The city now can keep its attention focused on flood recovery and creating jobs, the mayor said.
City Council member Kris Gulick, a member of the council's Budget Committee, said Friday that the overall wage-and-benefit package in the new contracts will cost the city between 5 and 6 percent more a year at a time when city revenues are only increasing at about 2 percent annually and have been for a decade. As much as 80 percent of the cost of the city's general-operating budget is personnel costs, he said.
“So there is a big gap between 80 percent of our costs and what the revenue growth rate is,” Gulick said. “We can't continue to do that.”
For his part, Corbett said that the labor contracts, which provide larger annual wage increases in each of the three years of the contract, represent an optimism on the part of the City Council that the local economy will be on the rebound.
He said the increases are in line with wage increases at the city's largest employer, Rockwell Collins.
Generally, the city's union employees are earning 3.25 more this year than last year, Huber said Friday.
At the Friday morning news conference Rick Scofield, a fire captain and longtime president of Firefighters Local 11, recalled negotiations between the city and firefighters in the not-to-distant past that were “ugly” and “not a lot of fun.”
He said it was a “joy” to negotiate this time around.
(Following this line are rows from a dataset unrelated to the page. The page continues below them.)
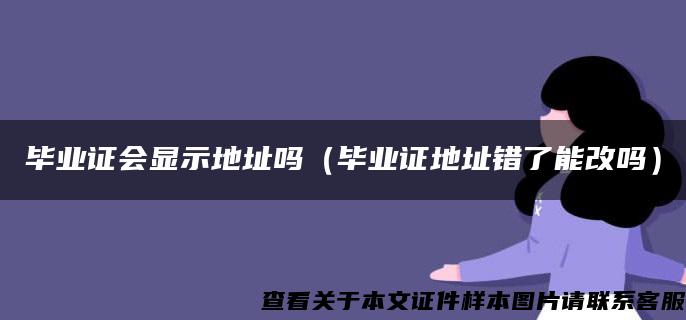 毕业证会显示地址吗（毕业证地址错了能改吗）

查看关于本文证件样本图片请联系客服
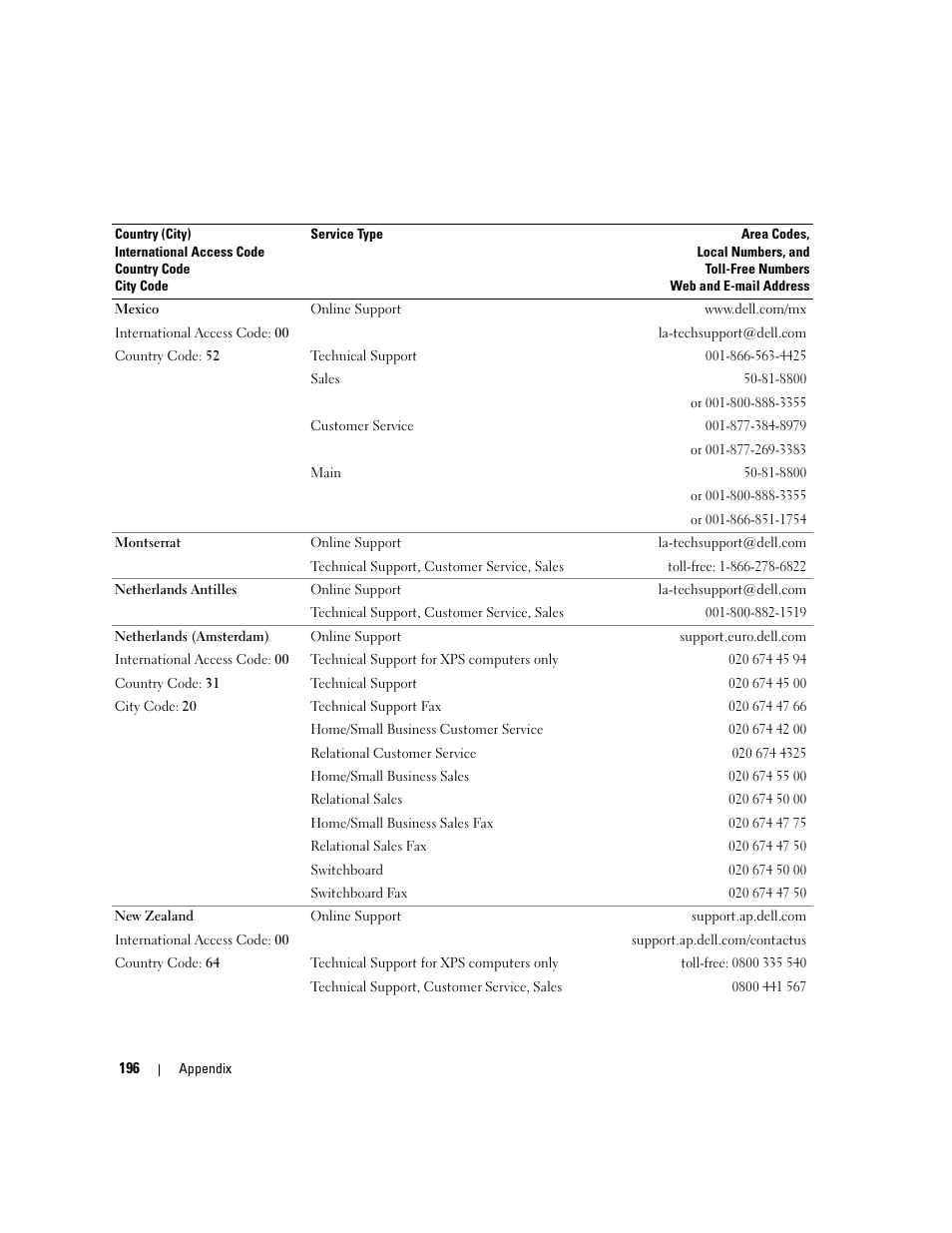 | Country (City) International Access Code Country Code City Code | Service Type | Area Codes, Local Numbers, and Toll-Free Numbers Web and E-mail Address |
|---|---|---|
| Mexico | Online Support | www.dell.com/mx |
| International Access Code: 00 | | la-techsupport@dell.com |
| Country Code: 52 | Technical Support | 001-866-563-4425 |
| | Sales | 50-81-8800 |
| | | or 001-800-888-3355 |
| | Customer Service | 001-877-384-8979 |
| | | or 001-877-269-3383 |
| | Main | 50-81-8800 |
| | | or 001-800-888-3355 |
| | | or 001-866-851-1754 |
| Montserrat | Online Support | la-techsupport@dell.com |
| | Technical Support, Customer Service, Sales | toll-free: 1-866-278-6822 |
| Netherlands Antilles | Online Support | la-techsupport@dell.com |
| | Technical Support, Customer Service, Sales | 001-800-882-1519 |
| Netherlands (Amsterdam) | Online Support | support.euro.dell.com |
| International Access Code: 00 | Technical Support for XPS computers only | 020 674 45 94 |
| Country Code: 31 | Technical Support | 020 674 45 00 |
| City Code: 20 | Technical Support Fax | 020 674 47 66 |
| | Home/Small Business Customer Service | 020 674 42 00 |
| | Relational Customer Service | 020 674 4325 |
| | Home/Small Business Sales | 020 674 55 00 |
| | Relational Sales | 020 674 50 00 |
| | Home/Small Business Sales Fax | 020 674 47 75 |
| | Relational Sales Fax | 020 674 47 50 |
| | Switchboard | 020 674 50 00 |
| | Switchboard Fax | 020 674 47 50 |
| New Zealand | Online Support | support.ap.dell.com |
| International Access Code: 00 | | support.ap.dell.com/contactus |
| Country Code: 64 | Technical Support for XPS computers only | toll-free: 0800 335 540 |
| | Technical Support, Customer Service, Sales | 0800 441 567 |

196 | Appendix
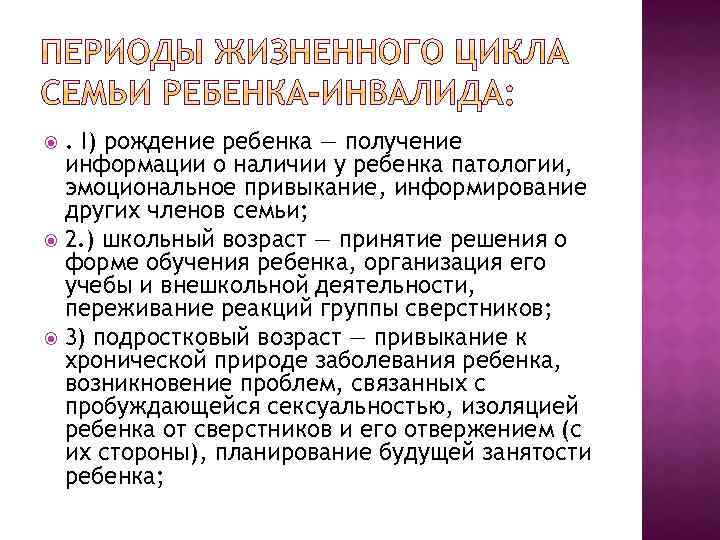 ПЕРИОДЫ ЖИЗНЕННОГО ЦИКЛА СЕМЬИ РЕБЕНКА-ИНВАЛИДА:

. I) рождение ребенка — получение информации о наличии у ребенка патологии, эмоциональное привыкание, информирование других членов семьи;

2.) школьный возраст — принятие решения о форме обучения ребенка, организация его учебы и внешкольной деятельности, переживание реакций группы сверстников;

3) подростковый возраст — привыкание к хронической природе заболевания ребенка, возникновение проблем, связанных с пробуждающейся сексуальностью, изоляцией ребенка от сверстников и его отвержением (с их стороны), планирование будущей занятости ребенка;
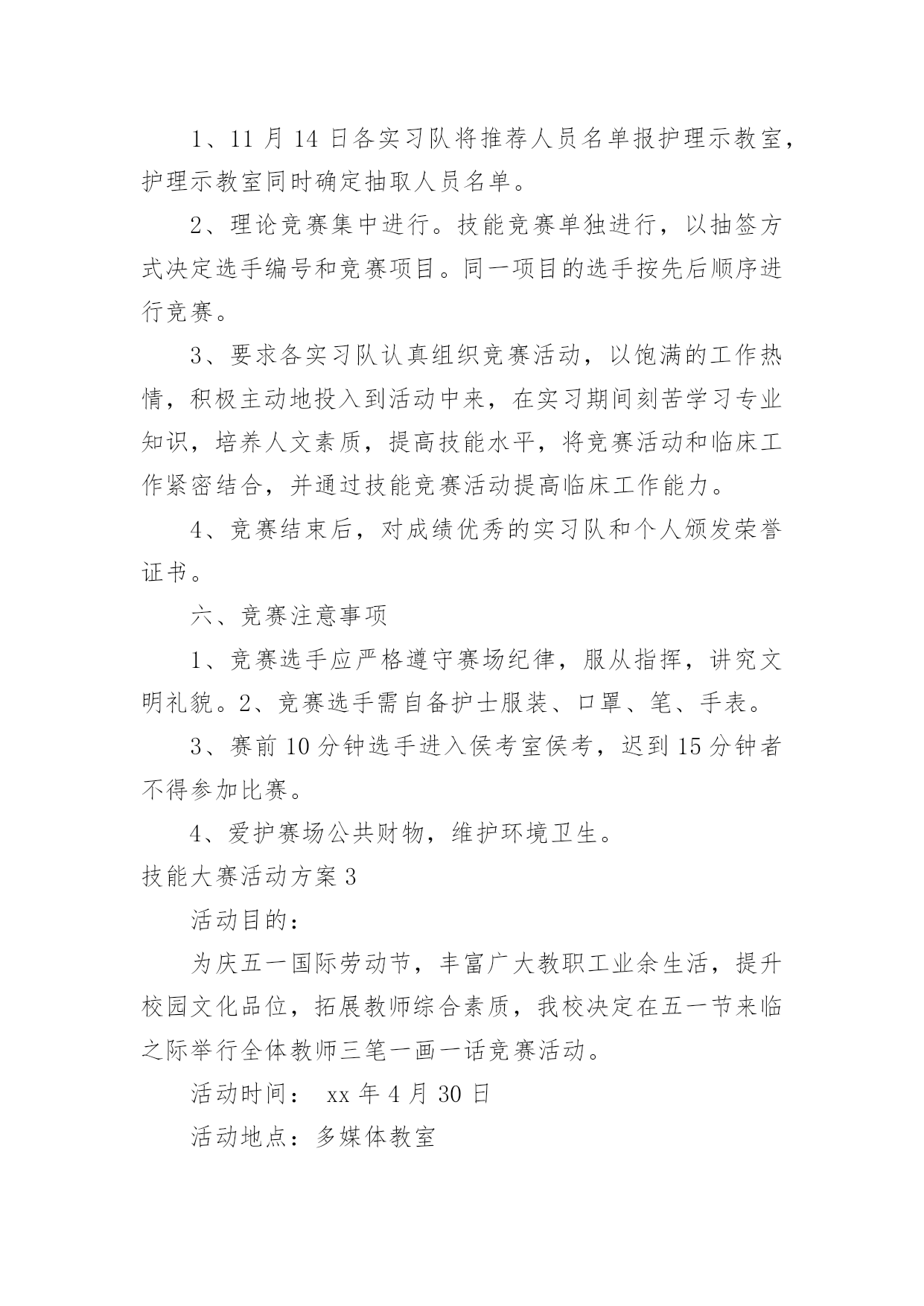 1、11 月 14 日各实习队将推荐人员名单报护理示教室，护理示教室同时确定抽取人员名单。

2、理论竞赛集中进行。技能竞赛单独进行，以抽签方式决定选手编号和竞赛项目。同一项目的选手按先后顺序进行竞赛。

3、要求各实习队认真组织竞赛活动，以饱满的工作热情，积极主动地投入到活动中来，在实习期间刻苦学习专业知识，培养人文素质，提高技能水平，将竞赛活动和临床工作紧密结合，并通过技能竞赛活动提高临床工作能力。

4、竞赛结束后，对成绩优秀的实习队和个人颁发荣誉证书。

六、竞赛注意事项

1、竞赛选手应严格遵守赛场纪律，服从指挥，讲究文明礼貌。2、竞赛选手需自备护士服装、口罩、笔、手表。

3、赛前 10 分钟选手进入侯考室侯考，迟到 15 分钟者不得参加比赛。

4、爱护赛场公共财物，维护环境卫生。

技能大赛活动方案 3

活动目的：

为庆五一国际劳动节，丰富广大教职工业余生活，提升校园文化品位，拓展教师综合素质，我校决定在五一节来临之际举行全体教师三笔一画一话竞赛活动。

活动时间： xx 年 4 月 30 日

活动地点：多媒体教室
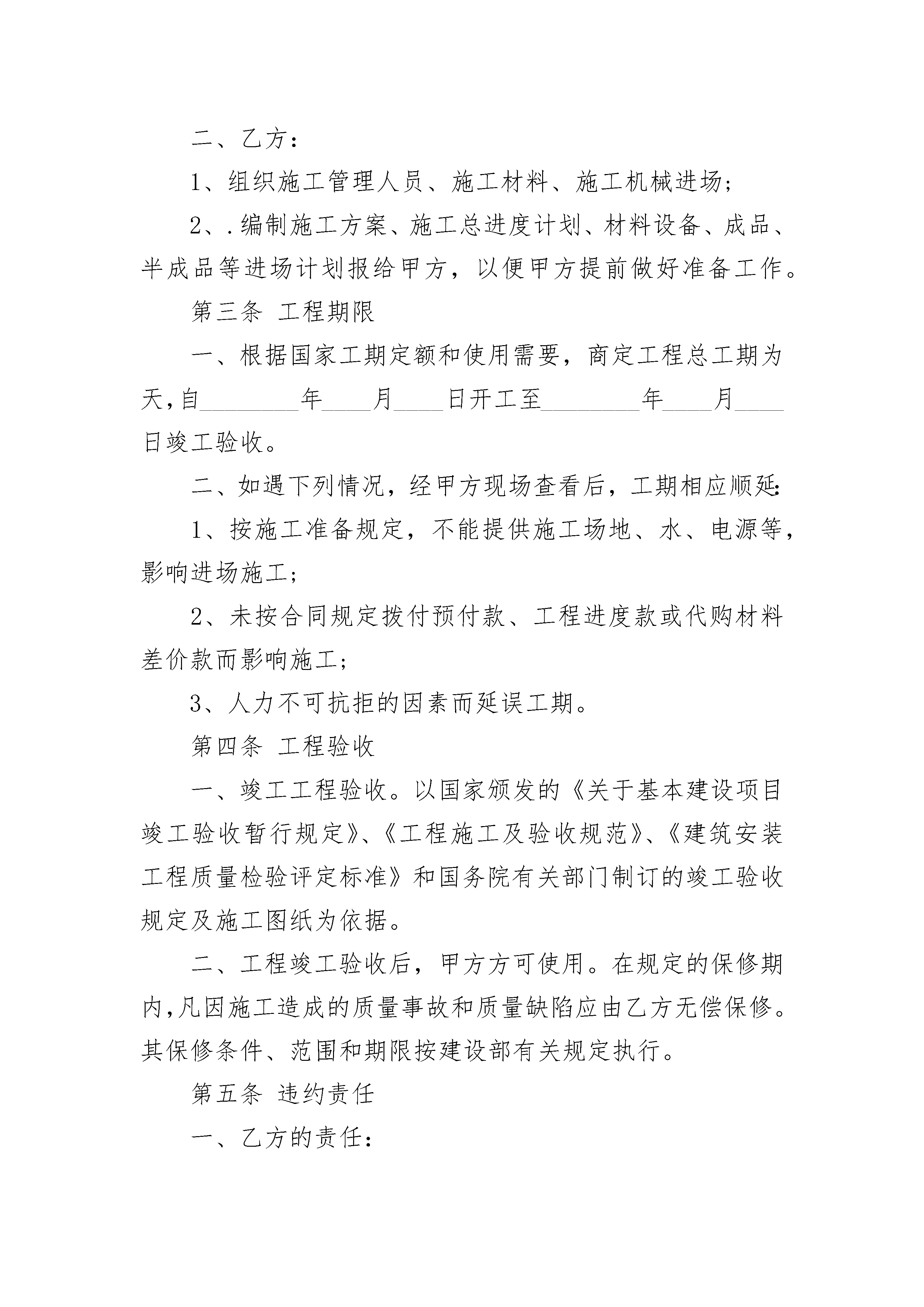 二、乙方：

1、组织施工管理人员、施工材料、施工机械进场；

2、.编制施工方案、施工总进度计划、材料设备、成品、半成品等进场计划报给甲方，以便甲方提前做好准备工作。

第三条 工程期限

一、根据国家工期定额和使用需要，商定工程总工期为天，自________年____月____日开工至________年____月____日竣工验收。

二、如遇下列情况，经甲方现场查看后，工期相应顺延：

1、按施工准备规定，不能提供施工场地、水、电源等，影响进场施工；

2、未按合同规定拨付预付款、工程进度款或代购材料差价款而影响施工；

3、人力不可抗拒的因素而延误工期。

第四条 工程验收

一、竣工工程验收。以国家颁发的《关于基本建设项目竣工验收暂行规定》、《工程施工及验收规范》、《建筑安装工程质量检验评定标准》和国务院有关部门制订的竣工验收规定及施工图纸为依据。

二、工程竣工验收后，甲方方可使用。在规定的保修期内，凡因施工造成的质量事故和质量缺陷应由乙方无偿保修。其保修条件、范围和期限按建设部有关规定执行。

第五条 违约责任

一、乙方的责任：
He said the firefighters understand that the economic times have not been the best, and he said firefighters also understand that they “have to share” in the increasing cost of health insurance.
Agreements on the new contracts, with solid health-insurance benefits, come on the eve of a U.S. House of Representatives' vote on legislation designed to extend health care to millions of Americans without it.
The firefighters' Scofield said the national firefighters' union supports the legislation in its current form, though the union had questions about an earlier proposal to tax health benefits.
“We believe in health insurance for everyone,” Scofield said. “That's pretty simple. As firefighters, our job is to help people. And we think that's just part of helping people, making sure that they get proper health care insurance.